The timeline for improvement can be surprisingly fast. In one documented case published in the American Journal of Lifestyle Medicine, a man with moderately elevated cholesterol reduced his total cholesterol by 40% and his LDL by nearly 53% in just six weeks through diet and exercise changes alone, without medication. That kind of dramatic response isn’t universal, but it shows the upper range of what lifestyle modification can accomplish in a short window.
Exercise has a particularly strong effect on the ratio because it works both sides of the equation. It tends to raise HDL while lowering triglycerides and LDL, so the numerator drops while the denominator rises. Even 150 minutes per week of moderate activity like brisk walking produces measurable changes in HDL over a few months.

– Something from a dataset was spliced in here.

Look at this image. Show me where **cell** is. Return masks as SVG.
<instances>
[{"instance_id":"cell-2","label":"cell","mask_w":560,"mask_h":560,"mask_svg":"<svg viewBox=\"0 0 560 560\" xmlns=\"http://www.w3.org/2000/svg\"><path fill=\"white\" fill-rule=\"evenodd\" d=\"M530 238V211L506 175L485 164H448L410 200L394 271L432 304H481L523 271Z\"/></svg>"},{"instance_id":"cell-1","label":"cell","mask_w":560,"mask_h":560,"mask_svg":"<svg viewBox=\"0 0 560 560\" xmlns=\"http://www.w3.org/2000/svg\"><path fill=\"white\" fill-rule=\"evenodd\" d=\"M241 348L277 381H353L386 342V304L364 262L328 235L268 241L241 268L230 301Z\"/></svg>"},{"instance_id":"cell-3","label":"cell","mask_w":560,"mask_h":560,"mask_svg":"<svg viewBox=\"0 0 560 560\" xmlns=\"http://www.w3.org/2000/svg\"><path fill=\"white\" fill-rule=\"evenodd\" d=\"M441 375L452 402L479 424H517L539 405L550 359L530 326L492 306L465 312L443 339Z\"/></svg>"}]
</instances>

Non-HDL Cholesterol as an Alternative
Some providers now use non-HDL cholesterol instead of the ratio. This is calculated by subtracting your HDL from your total cholesterol, and it represents all the potentially harmful cholesterol particles in your blood. European and American guidelines recommend non-HDL cholesterol for risk assessment particularly in people with diabetes, obesity, or low LDL levels, where standard LDL measurements can be misleading.

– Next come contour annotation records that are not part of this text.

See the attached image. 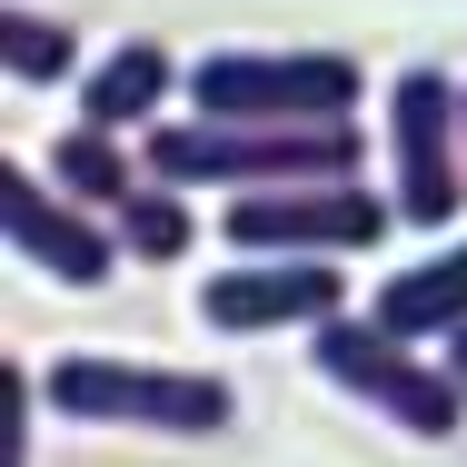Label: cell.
Listing matches in <instances>:
<instances>
[{
	"instance_id": "6da1fadb",
	"label": "cell",
	"mask_w": 467,
	"mask_h": 467,
	"mask_svg": "<svg viewBox=\"0 0 467 467\" xmlns=\"http://www.w3.org/2000/svg\"><path fill=\"white\" fill-rule=\"evenodd\" d=\"M50 408L80 418V428H150V438H219L239 418L229 378L209 368H150V358H99V348H70L40 368Z\"/></svg>"
},
{
	"instance_id": "7a4b0ae2",
	"label": "cell",
	"mask_w": 467,
	"mask_h": 467,
	"mask_svg": "<svg viewBox=\"0 0 467 467\" xmlns=\"http://www.w3.org/2000/svg\"><path fill=\"white\" fill-rule=\"evenodd\" d=\"M199 119L239 130H338L358 119V60L348 50H209L189 70Z\"/></svg>"
},
{
	"instance_id": "3957f363",
	"label": "cell",
	"mask_w": 467,
	"mask_h": 467,
	"mask_svg": "<svg viewBox=\"0 0 467 467\" xmlns=\"http://www.w3.org/2000/svg\"><path fill=\"white\" fill-rule=\"evenodd\" d=\"M388 199L398 229H448L467 209V80L448 70L388 80Z\"/></svg>"
},
{
	"instance_id": "277c9868",
	"label": "cell",
	"mask_w": 467,
	"mask_h": 467,
	"mask_svg": "<svg viewBox=\"0 0 467 467\" xmlns=\"http://www.w3.org/2000/svg\"><path fill=\"white\" fill-rule=\"evenodd\" d=\"M308 358L328 388H348L358 408H378L388 428H408V438H448L467 418V388L448 378V358H428V348H408V338H388L368 308H348V318H328L318 338H308Z\"/></svg>"
},
{
	"instance_id": "5b68a950",
	"label": "cell",
	"mask_w": 467,
	"mask_h": 467,
	"mask_svg": "<svg viewBox=\"0 0 467 467\" xmlns=\"http://www.w3.org/2000/svg\"><path fill=\"white\" fill-rule=\"evenodd\" d=\"M398 229V199L368 180H318V189H249L229 199L219 239L239 259H348V249H378Z\"/></svg>"
},
{
	"instance_id": "8992f818",
	"label": "cell",
	"mask_w": 467,
	"mask_h": 467,
	"mask_svg": "<svg viewBox=\"0 0 467 467\" xmlns=\"http://www.w3.org/2000/svg\"><path fill=\"white\" fill-rule=\"evenodd\" d=\"M199 318L219 338H269V328H328L348 318V279L338 259H229L219 279H199Z\"/></svg>"
},
{
	"instance_id": "52a82bcc",
	"label": "cell",
	"mask_w": 467,
	"mask_h": 467,
	"mask_svg": "<svg viewBox=\"0 0 467 467\" xmlns=\"http://www.w3.org/2000/svg\"><path fill=\"white\" fill-rule=\"evenodd\" d=\"M0 239H10V259H30L40 279H60V288H99L119 269V229H99L80 199L40 189L30 160H0Z\"/></svg>"
},
{
	"instance_id": "ba28073f",
	"label": "cell",
	"mask_w": 467,
	"mask_h": 467,
	"mask_svg": "<svg viewBox=\"0 0 467 467\" xmlns=\"http://www.w3.org/2000/svg\"><path fill=\"white\" fill-rule=\"evenodd\" d=\"M170 90H189V70L160 50V40H119V50H99L90 70H80V130H109V140H150L160 130V109Z\"/></svg>"
},
{
	"instance_id": "9c48e42d",
	"label": "cell",
	"mask_w": 467,
	"mask_h": 467,
	"mask_svg": "<svg viewBox=\"0 0 467 467\" xmlns=\"http://www.w3.org/2000/svg\"><path fill=\"white\" fill-rule=\"evenodd\" d=\"M368 318L388 328V338H408V348H448V338H467V239H448L438 259H418V269H398V279L368 298Z\"/></svg>"
},
{
	"instance_id": "30bf717a",
	"label": "cell",
	"mask_w": 467,
	"mask_h": 467,
	"mask_svg": "<svg viewBox=\"0 0 467 467\" xmlns=\"http://www.w3.org/2000/svg\"><path fill=\"white\" fill-rule=\"evenodd\" d=\"M140 180H150L140 150H119L109 130H60V140H50V189L80 199L90 219H119V209L140 199Z\"/></svg>"
},
{
	"instance_id": "8fae6325",
	"label": "cell",
	"mask_w": 467,
	"mask_h": 467,
	"mask_svg": "<svg viewBox=\"0 0 467 467\" xmlns=\"http://www.w3.org/2000/svg\"><path fill=\"white\" fill-rule=\"evenodd\" d=\"M119 229V259H150V269H170V259H189V239H199V199L170 180H140V199L109 219Z\"/></svg>"
},
{
	"instance_id": "7c38bea8",
	"label": "cell",
	"mask_w": 467,
	"mask_h": 467,
	"mask_svg": "<svg viewBox=\"0 0 467 467\" xmlns=\"http://www.w3.org/2000/svg\"><path fill=\"white\" fill-rule=\"evenodd\" d=\"M0 70H10V80H30V90L80 80V40H70L60 20H40V10H0Z\"/></svg>"
},
{
	"instance_id": "4fadbf2b",
	"label": "cell",
	"mask_w": 467,
	"mask_h": 467,
	"mask_svg": "<svg viewBox=\"0 0 467 467\" xmlns=\"http://www.w3.org/2000/svg\"><path fill=\"white\" fill-rule=\"evenodd\" d=\"M40 398H50V388L20 368V358L0 368V467H30V408H40Z\"/></svg>"
},
{
	"instance_id": "5bb4252c",
	"label": "cell",
	"mask_w": 467,
	"mask_h": 467,
	"mask_svg": "<svg viewBox=\"0 0 467 467\" xmlns=\"http://www.w3.org/2000/svg\"><path fill=\"white\" fill-rule=\"evenodd\" d=\"M448 378H458V388H467V338H448Z\"/></svg>"
}]
</instances>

Research comparing the two approaches has found that the total cholesterol-to-HDL ratio has slightly higher predictive ability than non-HDL cholesterol for ischemic heart disease. Newer risk prediction models, like one developed in New Zealand, have adopted the ratio over total cholesterol for this reason. In practice, both give your provider useful information, and neither requires testing beyond a standard lipid panel.